Data extracted from a collection:
****************
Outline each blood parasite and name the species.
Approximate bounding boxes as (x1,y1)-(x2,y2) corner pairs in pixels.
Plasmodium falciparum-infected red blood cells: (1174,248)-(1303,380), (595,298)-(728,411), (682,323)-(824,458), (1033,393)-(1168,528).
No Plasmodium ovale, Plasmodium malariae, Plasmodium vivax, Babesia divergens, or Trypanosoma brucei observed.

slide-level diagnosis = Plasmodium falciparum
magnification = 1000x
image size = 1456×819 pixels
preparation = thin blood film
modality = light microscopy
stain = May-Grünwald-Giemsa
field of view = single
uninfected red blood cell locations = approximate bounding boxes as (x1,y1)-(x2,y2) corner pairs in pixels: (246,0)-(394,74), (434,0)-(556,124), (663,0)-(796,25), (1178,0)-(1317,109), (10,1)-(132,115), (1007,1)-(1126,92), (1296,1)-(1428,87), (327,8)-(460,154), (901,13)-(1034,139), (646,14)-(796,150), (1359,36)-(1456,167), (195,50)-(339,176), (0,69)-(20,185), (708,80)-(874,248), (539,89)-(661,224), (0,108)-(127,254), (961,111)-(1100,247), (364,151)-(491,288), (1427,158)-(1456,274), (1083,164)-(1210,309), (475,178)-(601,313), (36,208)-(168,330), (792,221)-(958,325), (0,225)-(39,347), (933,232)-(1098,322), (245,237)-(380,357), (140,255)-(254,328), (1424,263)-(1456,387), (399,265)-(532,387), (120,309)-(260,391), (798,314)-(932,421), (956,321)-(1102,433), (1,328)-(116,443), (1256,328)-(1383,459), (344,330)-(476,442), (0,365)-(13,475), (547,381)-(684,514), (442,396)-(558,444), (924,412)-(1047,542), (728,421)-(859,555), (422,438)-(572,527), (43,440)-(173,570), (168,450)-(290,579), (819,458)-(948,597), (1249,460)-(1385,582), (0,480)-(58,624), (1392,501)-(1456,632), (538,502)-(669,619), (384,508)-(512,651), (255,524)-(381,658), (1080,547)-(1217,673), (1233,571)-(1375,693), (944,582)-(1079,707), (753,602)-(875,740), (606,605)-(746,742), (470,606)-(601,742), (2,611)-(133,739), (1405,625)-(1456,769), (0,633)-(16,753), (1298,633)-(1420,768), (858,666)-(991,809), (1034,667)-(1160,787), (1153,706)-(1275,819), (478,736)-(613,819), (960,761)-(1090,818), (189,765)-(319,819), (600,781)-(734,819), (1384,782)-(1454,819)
****************
#### WORK ORDER
Find "image size = 1456×819 pixels" in the entries above and copy that whole line exactly, then each line after it through the line that contains "field of view = single".

#### THE COMPLETED TASK
image size = 1456×819 pixels
preparation = thin blood film
modality = light microscopy
stain = May-Grünwald-Giemsa
field of view = single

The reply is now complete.